If he wins over Minnesotans and gets his way in the DFL-led Legislature, Dayton will have overcome powerful opposition that has felled nearly all past attempts at tax overhaul. If he fails in the face of a public that feels it is already overtaxed, Dayton will damage his legacy and give Republicans a new opening to retake the Legislature and the governor's office.
Dayton released his initial budget proposals Tuesday morning. The list of what's in and out of his sales tax plan was released late Thursday. Food, child care, burial services, fundraising sales, prescriptions, mining and agricultural equipment and textbooks would remain exempt from sales taxes.

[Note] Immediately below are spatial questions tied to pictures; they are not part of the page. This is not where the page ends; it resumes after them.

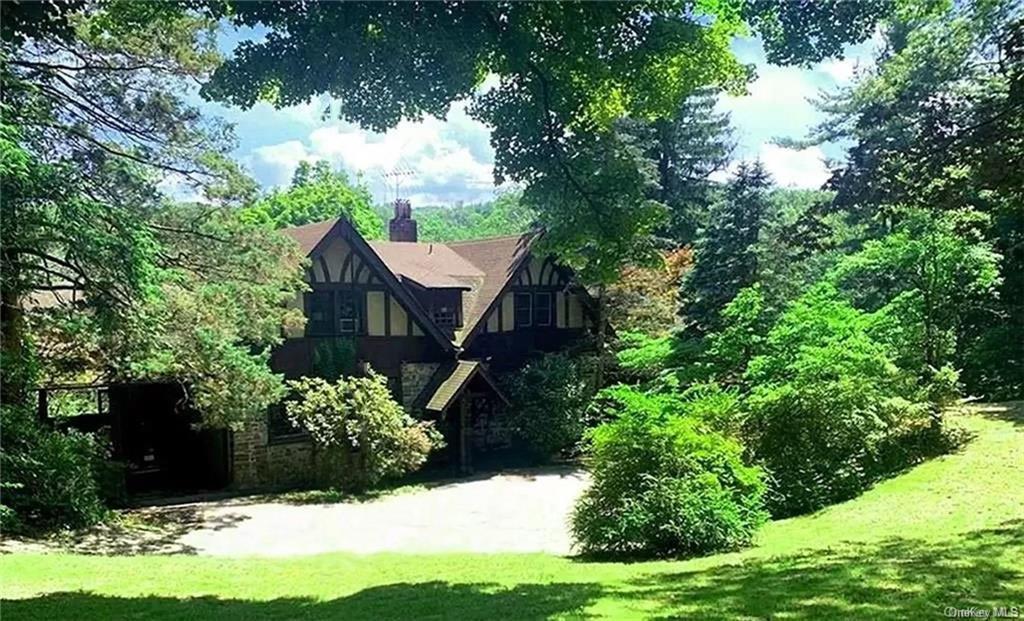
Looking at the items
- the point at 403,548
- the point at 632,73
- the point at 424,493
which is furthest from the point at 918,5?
the point at 424,493

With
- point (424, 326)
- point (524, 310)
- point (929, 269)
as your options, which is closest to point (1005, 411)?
point (929, 269)

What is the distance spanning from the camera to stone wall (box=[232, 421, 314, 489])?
19.6m

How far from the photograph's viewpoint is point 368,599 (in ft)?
22.7

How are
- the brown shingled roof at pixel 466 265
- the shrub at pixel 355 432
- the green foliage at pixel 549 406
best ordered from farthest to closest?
the brown shingled roof at pixel 466 265
the green foliage at pixel 549 406
the shrub at pixel 355 432

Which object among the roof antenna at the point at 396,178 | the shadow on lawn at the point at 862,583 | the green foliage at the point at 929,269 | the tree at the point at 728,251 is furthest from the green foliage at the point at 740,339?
the roof antenna at the point at 396,178

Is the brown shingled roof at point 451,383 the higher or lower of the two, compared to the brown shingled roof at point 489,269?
lower

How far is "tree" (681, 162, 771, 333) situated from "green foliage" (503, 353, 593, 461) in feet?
12.9

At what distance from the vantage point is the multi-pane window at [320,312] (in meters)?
20.9

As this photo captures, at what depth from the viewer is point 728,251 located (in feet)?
77.5

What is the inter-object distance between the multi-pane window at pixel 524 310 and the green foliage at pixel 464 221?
4650cm

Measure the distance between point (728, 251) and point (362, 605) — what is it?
1912cm

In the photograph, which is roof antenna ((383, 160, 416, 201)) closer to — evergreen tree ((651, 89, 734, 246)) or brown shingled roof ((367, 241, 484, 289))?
brown shingled roof ((367, 241, 484, 289))

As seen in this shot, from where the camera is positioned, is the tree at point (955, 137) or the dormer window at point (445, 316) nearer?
the tree at point (955, 137)

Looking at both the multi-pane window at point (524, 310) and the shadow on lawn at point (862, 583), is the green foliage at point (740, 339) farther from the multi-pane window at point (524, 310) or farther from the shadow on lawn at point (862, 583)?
the multi-pane window at point (524, 310)
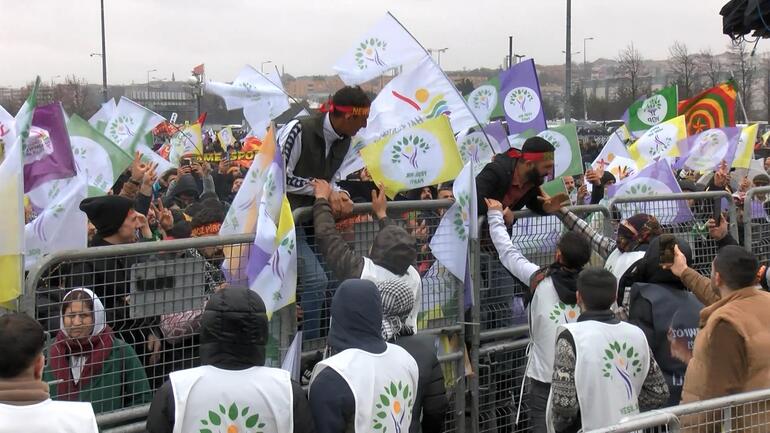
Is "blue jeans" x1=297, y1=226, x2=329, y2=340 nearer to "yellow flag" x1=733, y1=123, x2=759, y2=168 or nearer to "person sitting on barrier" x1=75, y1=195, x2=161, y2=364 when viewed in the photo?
"person sitting on barrier" x1=75, y1=195, x2=161, y2=364

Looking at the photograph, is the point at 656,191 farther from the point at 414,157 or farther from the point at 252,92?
the point at 252,92

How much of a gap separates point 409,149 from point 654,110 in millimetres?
9427

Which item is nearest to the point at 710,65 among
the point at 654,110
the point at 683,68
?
the point at 683,68

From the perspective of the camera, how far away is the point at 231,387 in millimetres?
3484

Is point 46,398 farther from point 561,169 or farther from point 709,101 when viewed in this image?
point 709,101

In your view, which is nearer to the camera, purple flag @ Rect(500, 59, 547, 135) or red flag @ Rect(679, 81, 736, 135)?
purple flag @ Rect(500, 59, 547, 135)

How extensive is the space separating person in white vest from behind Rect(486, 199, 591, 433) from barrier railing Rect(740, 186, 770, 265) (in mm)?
2983

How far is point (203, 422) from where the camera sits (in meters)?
3.46

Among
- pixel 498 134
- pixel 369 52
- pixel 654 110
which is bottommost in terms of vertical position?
pixel 498 134

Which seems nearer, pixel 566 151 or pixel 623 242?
pixel 623 242

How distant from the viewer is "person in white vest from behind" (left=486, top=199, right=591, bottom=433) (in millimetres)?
5301

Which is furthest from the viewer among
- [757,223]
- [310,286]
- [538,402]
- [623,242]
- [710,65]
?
[710,65]

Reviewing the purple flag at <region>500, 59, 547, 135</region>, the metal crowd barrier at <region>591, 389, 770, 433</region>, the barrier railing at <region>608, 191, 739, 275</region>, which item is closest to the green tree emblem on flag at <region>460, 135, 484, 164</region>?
the purple flag at <region>500, 59, 547, 135</region>

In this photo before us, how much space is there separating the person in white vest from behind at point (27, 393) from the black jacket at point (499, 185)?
333 centimetres
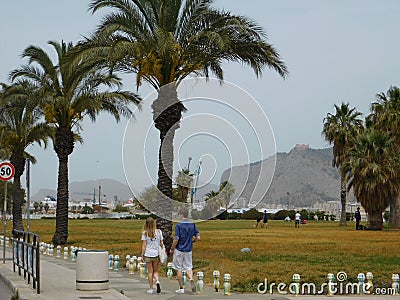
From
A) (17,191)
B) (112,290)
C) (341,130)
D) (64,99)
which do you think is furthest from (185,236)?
(341,130)

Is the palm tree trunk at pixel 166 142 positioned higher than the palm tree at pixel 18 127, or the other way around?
the palm tree at pixel 18 127

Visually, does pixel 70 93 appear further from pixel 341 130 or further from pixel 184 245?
pixel 341 130

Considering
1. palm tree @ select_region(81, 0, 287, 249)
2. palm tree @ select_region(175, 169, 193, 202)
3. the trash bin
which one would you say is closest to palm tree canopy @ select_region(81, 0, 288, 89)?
palm tree @ select_region(81, 0, 287, 249)

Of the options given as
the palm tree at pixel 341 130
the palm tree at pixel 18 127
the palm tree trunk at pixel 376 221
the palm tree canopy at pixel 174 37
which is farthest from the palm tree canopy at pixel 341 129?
the palm tree canopy at pixel 174 37

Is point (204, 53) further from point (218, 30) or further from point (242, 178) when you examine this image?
point (242, 178)

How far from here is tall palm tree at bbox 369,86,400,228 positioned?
6569cm

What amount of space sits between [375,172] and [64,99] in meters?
31.2

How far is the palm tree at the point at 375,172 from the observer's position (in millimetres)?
60250

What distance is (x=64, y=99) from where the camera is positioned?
3656 cm

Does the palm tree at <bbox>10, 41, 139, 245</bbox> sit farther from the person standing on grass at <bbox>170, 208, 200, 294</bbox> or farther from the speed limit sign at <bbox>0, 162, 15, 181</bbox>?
the person standing on grass at <bbox>170, 208, 200, 294</bbox>

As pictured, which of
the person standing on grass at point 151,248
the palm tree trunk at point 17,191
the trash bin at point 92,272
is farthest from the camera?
the palm tree trunk at point 17,191

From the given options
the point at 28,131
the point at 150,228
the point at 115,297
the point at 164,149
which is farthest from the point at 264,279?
the point at 28,131

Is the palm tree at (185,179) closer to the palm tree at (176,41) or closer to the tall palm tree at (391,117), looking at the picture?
the palm tree at (176,41)

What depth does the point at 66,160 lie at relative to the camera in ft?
127
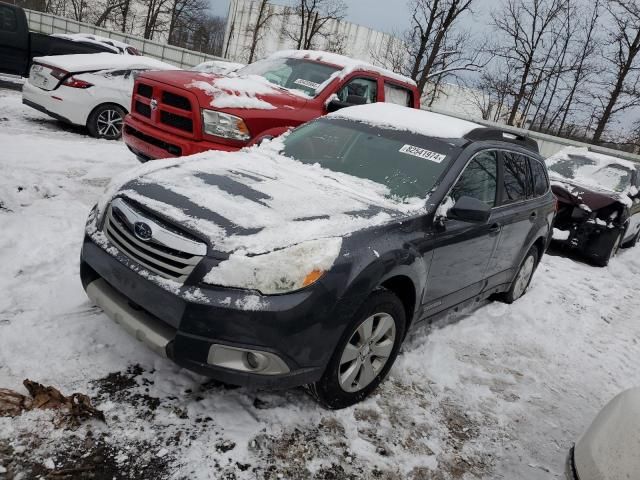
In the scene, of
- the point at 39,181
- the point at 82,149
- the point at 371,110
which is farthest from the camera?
the point at 82,149

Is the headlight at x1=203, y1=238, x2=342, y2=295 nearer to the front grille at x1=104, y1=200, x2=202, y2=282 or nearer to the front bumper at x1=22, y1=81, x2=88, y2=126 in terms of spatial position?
the front grille at x1=104, y1=200, x2=202, y2=282

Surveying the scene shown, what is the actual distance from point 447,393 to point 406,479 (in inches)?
41.0

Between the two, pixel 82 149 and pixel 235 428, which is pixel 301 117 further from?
pixel 235 428

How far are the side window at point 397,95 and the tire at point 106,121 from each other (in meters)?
4.64

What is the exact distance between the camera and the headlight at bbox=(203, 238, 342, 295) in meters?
2.49

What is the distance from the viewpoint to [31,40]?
11.8 meters

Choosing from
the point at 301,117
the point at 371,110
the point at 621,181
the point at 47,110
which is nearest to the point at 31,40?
the point at 47,110

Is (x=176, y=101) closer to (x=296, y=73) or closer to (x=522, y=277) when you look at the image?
(x=296, y=73)

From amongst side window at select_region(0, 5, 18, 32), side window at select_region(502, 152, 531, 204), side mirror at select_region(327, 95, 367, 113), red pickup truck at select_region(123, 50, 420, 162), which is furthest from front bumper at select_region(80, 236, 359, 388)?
side window at select_region(0, 5, 18, 32)

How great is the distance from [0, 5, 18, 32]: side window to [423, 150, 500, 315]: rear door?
39.1 feet

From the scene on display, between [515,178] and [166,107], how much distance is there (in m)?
4.02

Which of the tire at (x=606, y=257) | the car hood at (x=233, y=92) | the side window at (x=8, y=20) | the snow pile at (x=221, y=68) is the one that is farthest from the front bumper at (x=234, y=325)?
the side window at (x=8, y=20)

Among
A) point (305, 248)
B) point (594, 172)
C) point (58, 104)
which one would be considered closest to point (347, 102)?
point (305, 248)

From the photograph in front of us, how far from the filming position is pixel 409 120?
4.23 m
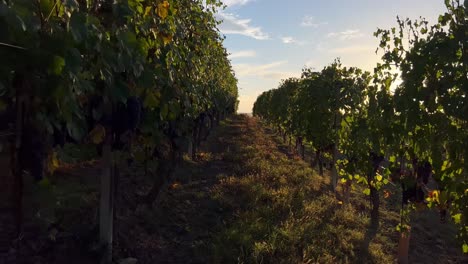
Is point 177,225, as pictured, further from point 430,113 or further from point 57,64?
point 57,64

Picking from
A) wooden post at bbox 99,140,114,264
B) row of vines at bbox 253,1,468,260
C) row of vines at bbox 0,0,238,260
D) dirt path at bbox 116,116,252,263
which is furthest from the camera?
dirt path at bbox 116,116,252,263

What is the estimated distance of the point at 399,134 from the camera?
15.0ft

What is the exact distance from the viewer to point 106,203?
4918 millimetres

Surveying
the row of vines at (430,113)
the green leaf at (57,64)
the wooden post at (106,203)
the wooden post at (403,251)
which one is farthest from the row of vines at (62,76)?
the wooden post at (403,251)

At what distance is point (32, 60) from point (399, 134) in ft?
12.4

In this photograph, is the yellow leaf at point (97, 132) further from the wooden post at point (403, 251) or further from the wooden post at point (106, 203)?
the wooden post at point (403, 251)

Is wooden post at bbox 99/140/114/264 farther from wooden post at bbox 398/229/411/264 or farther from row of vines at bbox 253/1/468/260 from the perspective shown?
wooden post at bbox 398/229/411/264

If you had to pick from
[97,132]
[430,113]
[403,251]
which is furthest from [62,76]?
[403,251]

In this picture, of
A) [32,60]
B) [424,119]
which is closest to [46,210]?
[32,60]

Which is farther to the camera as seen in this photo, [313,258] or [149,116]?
[313,258]

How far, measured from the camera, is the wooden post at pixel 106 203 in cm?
491

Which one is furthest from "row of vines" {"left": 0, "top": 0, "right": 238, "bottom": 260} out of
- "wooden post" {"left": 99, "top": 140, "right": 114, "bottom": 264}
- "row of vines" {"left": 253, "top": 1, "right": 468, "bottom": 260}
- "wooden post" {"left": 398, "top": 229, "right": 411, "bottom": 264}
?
"wooden post" {"left": 398, "top": 229, "right": 411, "bottom": 264}

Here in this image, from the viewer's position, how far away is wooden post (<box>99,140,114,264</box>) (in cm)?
491

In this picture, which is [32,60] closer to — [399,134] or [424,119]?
[424,119]
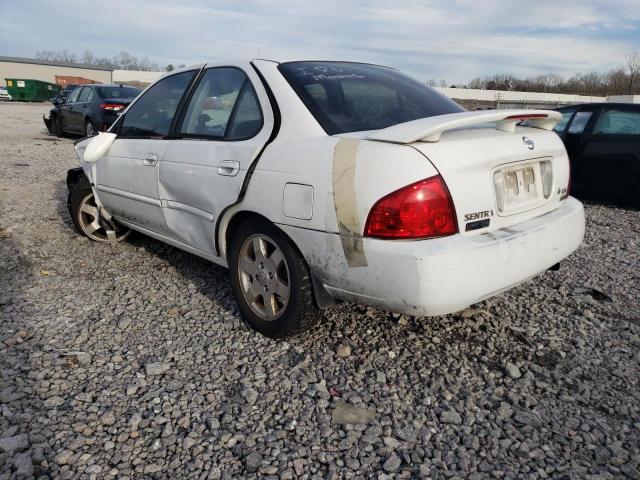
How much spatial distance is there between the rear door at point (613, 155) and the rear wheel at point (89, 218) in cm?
581

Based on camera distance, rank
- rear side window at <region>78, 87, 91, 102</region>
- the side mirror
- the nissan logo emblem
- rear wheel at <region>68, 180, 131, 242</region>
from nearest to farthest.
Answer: the nissan logo emblem
the side mirror
rear wheel at <region>68, 180, 131, 242</region>
rear side window at <region>78, 87, 91, 102</region>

Business groups have been quick to object to the plan, in particular to the fact that it would subject business-to-business sales to taxation. Many executives see that as creating a domino effect of higher costs that could cripple their businesses and force up prices on finished products.
'A business killer'
One executive described the expanded sales tax Wednesday as "a business killer.'' Charlie Weaver, executive director of the Minnesota Business Partnership, said that type of tax "pyramids into the cost of a product'' and is hard to administer.
Dayton heard that criticism again Thursday from members of the Minnesota Newspaper Association. The executives complained that they would be taxed on their advertising, printing and paper before the newspaper ever reached readers.
"If you tax something, you get less of it," Tom West, general manager of the Morrison County Record, told Dayton. "We are the ones that cover local government and state government. ... How do you think it would be a good idea to have less information about government?"
As the crowd applauded, Dayton responded: "I don't think it is a good idea to tax anybody from that standpoint ... but what's a better alternative?"
Dayton said he expected his plan to be refined, but he made clear that any business claiming a special reason to be exempt from sales taxes -- as newspaper executives did Thursday -- will have a difficult time with him.
"For everything you take out ... you have to add more," he said.
The governor's embrace of an expanded sales tax goes counter to his 2010 campaign, when he argued for raising the income tax on high-earning Minnesotans but said he was not a fan of raising sales taxes. During the past two years, his opposition to that option dissipated.
Despite objections to some parts of Dayton's plan, Senate Majority Leader Tom Bakk said that legislators have been pretty supportive of it so far.
"Overall, I think it was very well received," said Bakk, DFL-Cook.
Sen. Terri Bonoff, a DFLer from Minnetonka, said she appreciated Dayton's desire to invest in the state and his proposed expansion of the sales tax to consumer services. But she said she would oppose his plan to increase the income tax on couples earning more than $250,000 and singles making more than $150,000 as well as his call for taxing business-to-business services.
"I cannot support that," Bonoff said.
Legislators are already discussing ways to make the governor's plan more acceptable to the business community. Bakk, for instance, is thinking about offering nonresidents of the state a break on the clothing sales tax.
That, he said, could help the Mall of America's tourism business and extend "an olive branch to the mall." Bakk said Canada offers a similar tax break to foreign visitors.
Dayton and his backers stressed that his proposal also would drop some taxes. He would lower sales taxes for all items that are currently taxed, reduce corporate and business property taxes and give all Minnesota homeowners a property tax rebate worth up to 500 a year.
He said the simplicity of a direct payment to property tax payers makes it appealing. A direct refund, he said, "goes a long way into terms of establishing trust that people have that you are going to do what you say."
Asked if he was trying to make his plan more palatable, he joked:
"It's already unpopular enough. I have to do something to help it out, right?"